LISTED RECORDS
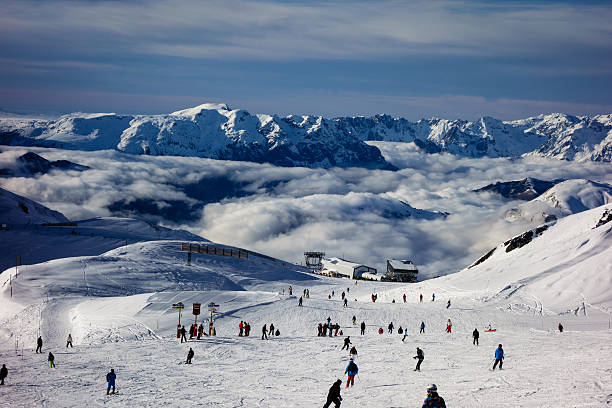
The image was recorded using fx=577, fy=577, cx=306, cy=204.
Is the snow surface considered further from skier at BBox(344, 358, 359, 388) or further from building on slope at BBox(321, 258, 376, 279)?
building on slope at BBox(321, 258, 376, 279)

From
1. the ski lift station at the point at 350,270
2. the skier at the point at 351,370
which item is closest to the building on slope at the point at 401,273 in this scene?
the ski lift station at the point at 350,270

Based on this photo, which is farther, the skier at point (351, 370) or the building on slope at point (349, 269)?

DO THIS
Apart from the pictures, the entries above are to be repeated in full and exactly.

FINAL RESULT
The image was recorded using fx=577, fy=577, cx=306, cy=204.
Is the snow surface considered further from skier at BBox(344, 358, 359, 388) or further from building on slope at BBox(321, 258, 376, 279)?
building on slope at BBox(321, 258, 376, 279)

From
1. the ski lift station at the point at 350,270
2. the skier at the point at 351,370
which item is closest to the building on slope at the point at 401,273 in this scene?
the ski lift station at the point at 350,270

Based on this photo, which is farther, the skier at point (351, 370) or the building on slope at point (349, 269)?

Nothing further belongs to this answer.